Nein, ich weiß nicht, wie ich mit der Welt gerade umgehen soll. Klar, ich könnte und sollte selbst etwas tun, aber fühle mich die meiste Zeit wie gelähmt. Hinzu kommt der neue Job seit letzten Mai (immer noch eine der besten Entscheidungen des Jahres!), der mir mehr Konzentration und Energie abverlangt, als ich übrig habe, wenn mir die Weltlage wie so eine Handy-App im Hintergrund schon permanent die Batterie leerzieht. Wenigstens sind die bürgerkriegsartigen Entwicklungen in den USA wieder etwas in den Hintergrund gerückt.
Was spendet Trost? Ich binge fast jeden Abend Youtubevideos z. B. von einem sympathischen Landschaftsfotografen, wie er im Lake District, Schottland oder irgendwo sonst auf der Welt wandert und fotografiert und träume davon, auch irgendwann wieder in solcher Landschaft unterwegs zu sein. Gutes Essen – wobei die Möwe noch deutlich mehr als ich kocht, backt und neue Rezepte probiert (und wir nach weit über 300 Tagen Essensplan und Homeofficekantine schon auch davon träumen, irgendwann einen Urlaub zu machen, in dem wir uns nur bekochen lassen).
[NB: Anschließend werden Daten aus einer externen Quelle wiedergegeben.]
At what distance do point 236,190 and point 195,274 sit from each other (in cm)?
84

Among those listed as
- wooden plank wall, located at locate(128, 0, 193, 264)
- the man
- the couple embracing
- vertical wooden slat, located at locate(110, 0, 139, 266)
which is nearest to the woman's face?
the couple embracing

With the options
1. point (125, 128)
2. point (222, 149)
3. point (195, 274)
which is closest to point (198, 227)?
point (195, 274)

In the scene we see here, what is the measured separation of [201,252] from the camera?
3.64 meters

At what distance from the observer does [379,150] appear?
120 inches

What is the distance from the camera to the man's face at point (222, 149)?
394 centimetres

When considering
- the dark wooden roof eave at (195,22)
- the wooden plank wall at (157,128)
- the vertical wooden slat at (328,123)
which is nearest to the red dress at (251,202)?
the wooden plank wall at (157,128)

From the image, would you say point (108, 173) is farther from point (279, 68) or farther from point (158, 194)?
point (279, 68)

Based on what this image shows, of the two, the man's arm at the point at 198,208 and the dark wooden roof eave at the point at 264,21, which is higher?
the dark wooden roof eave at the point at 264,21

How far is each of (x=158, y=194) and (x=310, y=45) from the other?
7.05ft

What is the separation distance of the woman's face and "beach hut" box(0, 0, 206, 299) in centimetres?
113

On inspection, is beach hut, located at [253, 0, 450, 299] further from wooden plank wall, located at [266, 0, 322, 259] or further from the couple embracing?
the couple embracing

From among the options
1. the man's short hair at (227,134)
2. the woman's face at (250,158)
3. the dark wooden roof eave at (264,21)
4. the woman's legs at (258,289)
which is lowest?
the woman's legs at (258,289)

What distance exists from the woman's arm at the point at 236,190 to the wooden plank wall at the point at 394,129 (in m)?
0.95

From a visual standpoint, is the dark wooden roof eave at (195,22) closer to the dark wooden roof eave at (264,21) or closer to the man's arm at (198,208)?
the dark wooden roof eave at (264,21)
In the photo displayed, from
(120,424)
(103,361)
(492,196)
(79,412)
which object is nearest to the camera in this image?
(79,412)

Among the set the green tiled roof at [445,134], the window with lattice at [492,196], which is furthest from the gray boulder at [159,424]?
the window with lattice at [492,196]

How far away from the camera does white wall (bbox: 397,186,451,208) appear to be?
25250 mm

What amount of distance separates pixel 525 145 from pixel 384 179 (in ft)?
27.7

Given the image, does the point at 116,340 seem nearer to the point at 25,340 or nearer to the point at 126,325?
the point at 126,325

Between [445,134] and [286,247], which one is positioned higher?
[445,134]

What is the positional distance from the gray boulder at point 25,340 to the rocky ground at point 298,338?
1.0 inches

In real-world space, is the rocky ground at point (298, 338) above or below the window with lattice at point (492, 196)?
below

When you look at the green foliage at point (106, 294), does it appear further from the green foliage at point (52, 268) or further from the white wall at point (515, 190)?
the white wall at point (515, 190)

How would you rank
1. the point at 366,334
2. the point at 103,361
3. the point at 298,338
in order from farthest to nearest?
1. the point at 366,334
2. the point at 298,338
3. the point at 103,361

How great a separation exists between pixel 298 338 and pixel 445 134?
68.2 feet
Ich nutze jede Gelegenheit am Wochenende, mit meiner tollen neuen Kamera auf die Pirsch zu gehen, sei es auf dem ehemaligen Truppenübungsplatz in der Nähe, im Stadtpark oder wie gestern im nahen Aischgrund auf der (leider vergeblichen) Suche nach Sumpfohreulen. Überhaupt die Vögel rund ums Haus natürlich, von denen ich hoffe, dass sie bald das von der Möwe zu Weihnachten geschenkte Bruthäuschen mit Webcam entdecken. Das neue Album von The Notwist, das wie immer melancholisch, warm und tröstlich ist. Und letztlich ist wohl auch die Wiederbelebung des Blogs ein Versuch, meinem Leben wieder etwas mehr Selbstbestimmungsgefühl zu geben. Wir werden sehen.